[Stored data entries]
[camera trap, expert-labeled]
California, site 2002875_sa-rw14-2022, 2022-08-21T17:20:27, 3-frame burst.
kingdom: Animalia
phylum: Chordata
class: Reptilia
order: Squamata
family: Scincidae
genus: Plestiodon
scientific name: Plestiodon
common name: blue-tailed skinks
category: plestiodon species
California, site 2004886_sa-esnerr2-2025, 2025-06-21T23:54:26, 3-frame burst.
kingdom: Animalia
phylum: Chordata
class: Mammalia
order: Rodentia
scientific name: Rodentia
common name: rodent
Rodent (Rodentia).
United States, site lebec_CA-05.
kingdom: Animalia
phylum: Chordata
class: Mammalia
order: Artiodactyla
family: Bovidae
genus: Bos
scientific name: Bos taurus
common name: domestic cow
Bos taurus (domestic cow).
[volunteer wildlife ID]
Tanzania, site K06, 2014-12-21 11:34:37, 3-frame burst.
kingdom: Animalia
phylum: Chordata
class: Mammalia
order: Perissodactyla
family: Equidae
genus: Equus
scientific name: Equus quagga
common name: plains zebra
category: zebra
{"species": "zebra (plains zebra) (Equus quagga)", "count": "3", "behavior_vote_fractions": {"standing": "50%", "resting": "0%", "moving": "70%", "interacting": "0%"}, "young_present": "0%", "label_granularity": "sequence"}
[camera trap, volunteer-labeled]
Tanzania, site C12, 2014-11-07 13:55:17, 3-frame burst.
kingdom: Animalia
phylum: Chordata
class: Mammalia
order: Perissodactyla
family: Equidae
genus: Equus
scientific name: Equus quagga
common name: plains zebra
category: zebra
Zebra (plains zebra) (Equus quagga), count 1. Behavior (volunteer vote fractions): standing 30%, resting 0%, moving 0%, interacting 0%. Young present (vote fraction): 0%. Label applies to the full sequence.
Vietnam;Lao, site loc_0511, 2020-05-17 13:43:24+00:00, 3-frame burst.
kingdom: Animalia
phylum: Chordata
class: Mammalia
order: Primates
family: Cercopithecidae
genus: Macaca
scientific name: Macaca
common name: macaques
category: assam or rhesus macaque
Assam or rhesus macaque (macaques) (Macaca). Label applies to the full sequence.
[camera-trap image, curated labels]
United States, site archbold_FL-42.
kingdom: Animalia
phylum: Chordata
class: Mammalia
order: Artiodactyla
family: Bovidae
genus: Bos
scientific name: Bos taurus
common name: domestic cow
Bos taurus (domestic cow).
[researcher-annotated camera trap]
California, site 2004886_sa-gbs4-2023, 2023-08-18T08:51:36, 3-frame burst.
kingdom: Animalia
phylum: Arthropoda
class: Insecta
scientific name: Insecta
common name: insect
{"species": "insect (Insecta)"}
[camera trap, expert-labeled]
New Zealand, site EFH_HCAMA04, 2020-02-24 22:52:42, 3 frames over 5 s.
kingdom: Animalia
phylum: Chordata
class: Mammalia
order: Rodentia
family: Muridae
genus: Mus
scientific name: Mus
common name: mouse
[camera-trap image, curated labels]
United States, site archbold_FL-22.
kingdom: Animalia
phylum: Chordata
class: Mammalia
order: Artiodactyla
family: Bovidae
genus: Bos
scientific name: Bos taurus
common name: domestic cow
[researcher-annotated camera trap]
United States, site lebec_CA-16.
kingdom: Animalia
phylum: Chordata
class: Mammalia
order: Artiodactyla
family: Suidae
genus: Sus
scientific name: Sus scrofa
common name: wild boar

YOUR TASK: Write out every line in the data that holds the string "scientific".

SOLVED EXERCISE:
scientific name: Plestiodon
scientific name: Rodentia
scientific name: Bos taurus
scientific name: Equus quagga
scientific name: Equus quagga
scientific name: Macaca
scientific name: Bos taurus
scientific name: Insecta
scientific name: Mus
scientific name: Bos taurus
scientific name: Sus scrofa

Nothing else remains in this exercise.